Your goal:
Identify every line in the entries below that contains the string "image", matching case exactly, and copy each such line in full.

[START Given records]

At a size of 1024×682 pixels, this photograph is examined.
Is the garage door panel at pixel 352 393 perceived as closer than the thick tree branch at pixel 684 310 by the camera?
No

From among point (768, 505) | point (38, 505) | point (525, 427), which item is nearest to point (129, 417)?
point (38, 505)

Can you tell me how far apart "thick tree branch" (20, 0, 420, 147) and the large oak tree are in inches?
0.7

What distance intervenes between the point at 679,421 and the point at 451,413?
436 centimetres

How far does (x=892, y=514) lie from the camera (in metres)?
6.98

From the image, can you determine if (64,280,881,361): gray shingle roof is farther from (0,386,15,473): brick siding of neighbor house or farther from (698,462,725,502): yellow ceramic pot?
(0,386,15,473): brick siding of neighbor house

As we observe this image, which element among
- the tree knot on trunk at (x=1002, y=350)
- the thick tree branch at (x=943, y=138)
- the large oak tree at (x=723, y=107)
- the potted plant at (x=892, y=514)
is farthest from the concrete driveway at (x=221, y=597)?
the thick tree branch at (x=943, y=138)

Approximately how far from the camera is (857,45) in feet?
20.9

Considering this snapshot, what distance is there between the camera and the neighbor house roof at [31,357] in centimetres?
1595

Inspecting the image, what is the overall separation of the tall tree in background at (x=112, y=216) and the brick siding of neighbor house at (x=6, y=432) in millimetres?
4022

[END Given records]
[START Given records]

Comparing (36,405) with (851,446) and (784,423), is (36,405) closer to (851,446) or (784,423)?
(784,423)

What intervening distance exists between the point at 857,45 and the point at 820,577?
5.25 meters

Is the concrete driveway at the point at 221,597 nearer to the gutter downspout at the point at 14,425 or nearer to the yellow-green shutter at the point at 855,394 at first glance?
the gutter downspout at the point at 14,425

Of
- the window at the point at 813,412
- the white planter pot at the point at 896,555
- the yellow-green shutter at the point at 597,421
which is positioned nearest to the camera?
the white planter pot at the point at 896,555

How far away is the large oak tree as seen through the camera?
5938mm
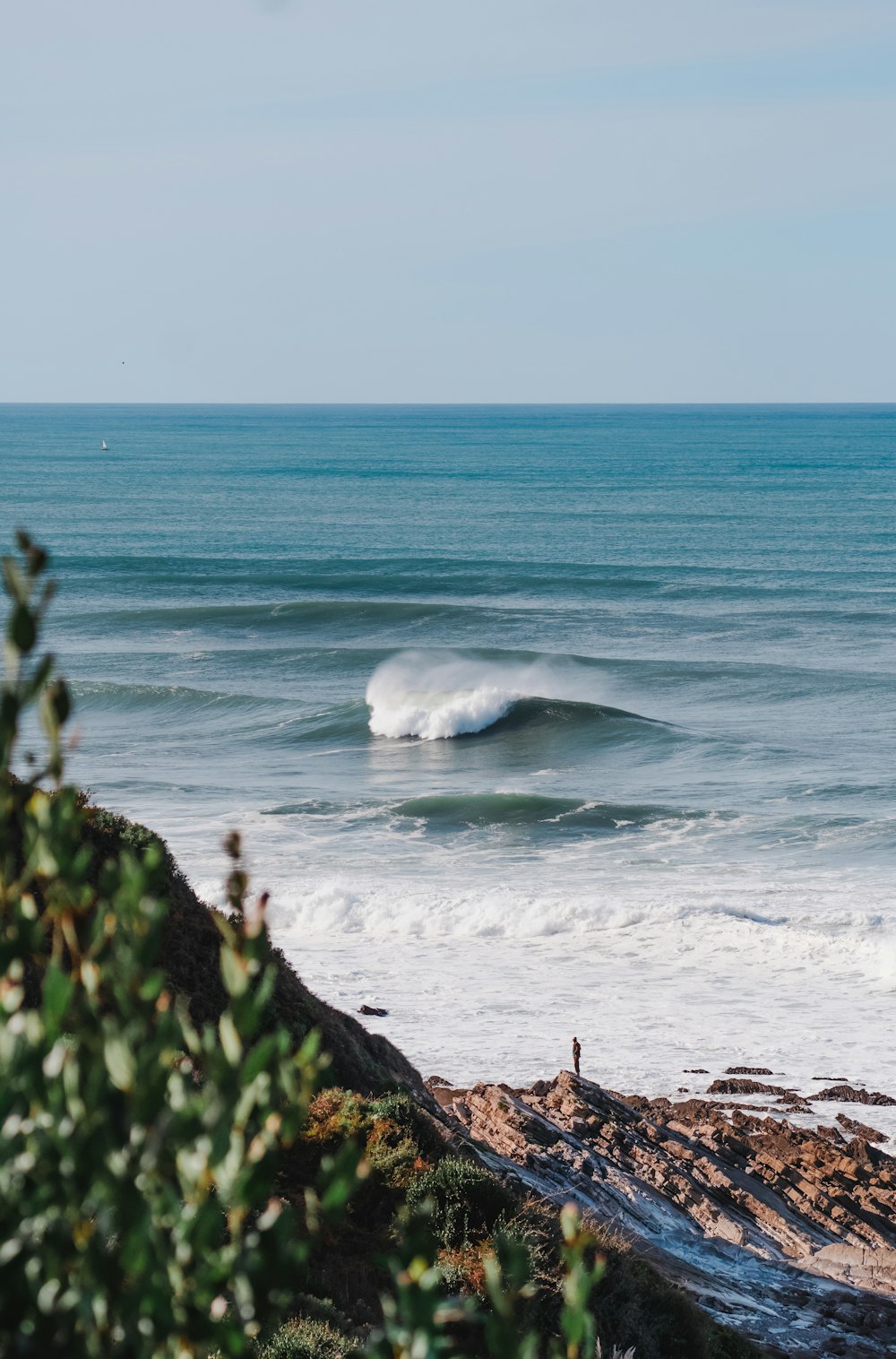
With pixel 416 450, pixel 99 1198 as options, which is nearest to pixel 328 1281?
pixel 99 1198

[END Given records]
[START Given records]

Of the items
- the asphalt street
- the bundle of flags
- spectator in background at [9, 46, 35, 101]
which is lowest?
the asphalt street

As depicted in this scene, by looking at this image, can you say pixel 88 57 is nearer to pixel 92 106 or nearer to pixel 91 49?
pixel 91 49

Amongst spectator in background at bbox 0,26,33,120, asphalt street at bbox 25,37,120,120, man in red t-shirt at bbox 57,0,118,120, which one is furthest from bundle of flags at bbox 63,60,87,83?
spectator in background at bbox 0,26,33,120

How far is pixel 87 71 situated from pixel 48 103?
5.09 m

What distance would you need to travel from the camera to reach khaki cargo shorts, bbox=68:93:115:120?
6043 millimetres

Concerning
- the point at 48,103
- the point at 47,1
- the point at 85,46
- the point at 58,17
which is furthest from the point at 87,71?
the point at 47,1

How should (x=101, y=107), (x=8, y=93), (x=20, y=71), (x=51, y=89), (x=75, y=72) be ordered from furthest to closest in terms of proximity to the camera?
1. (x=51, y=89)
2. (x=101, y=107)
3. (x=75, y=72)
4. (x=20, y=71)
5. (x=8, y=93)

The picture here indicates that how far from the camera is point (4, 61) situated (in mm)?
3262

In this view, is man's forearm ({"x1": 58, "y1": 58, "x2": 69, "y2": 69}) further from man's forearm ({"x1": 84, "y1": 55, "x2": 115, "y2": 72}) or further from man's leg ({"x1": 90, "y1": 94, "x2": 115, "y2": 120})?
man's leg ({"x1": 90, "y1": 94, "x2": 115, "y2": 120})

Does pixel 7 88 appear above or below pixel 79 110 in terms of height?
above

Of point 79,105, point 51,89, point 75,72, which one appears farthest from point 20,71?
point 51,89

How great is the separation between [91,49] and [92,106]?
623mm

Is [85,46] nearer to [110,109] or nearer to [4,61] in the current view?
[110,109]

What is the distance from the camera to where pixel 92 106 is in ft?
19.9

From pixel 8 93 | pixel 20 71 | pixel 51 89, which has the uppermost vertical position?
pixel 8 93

[END Given records]

Result:
From the image, can you determine if (64,280,881,361): gray shingle roof is farther from (0,386,15,473): brick siding of neighbor house or farther from (698,462,725,502): yellow ceramic pot?
As we observe this image, which element among
Inspecting the image, what is the overall separation of the tall tree in background at (x=112, y=216) and the brick siding of neighbor house at (x=6, y=432) in millimetres?
As depicted in this scene, by looking at this image, can you say pixel 88 57 is nearer to pixel 92 106 or nearer to pixel 91 49?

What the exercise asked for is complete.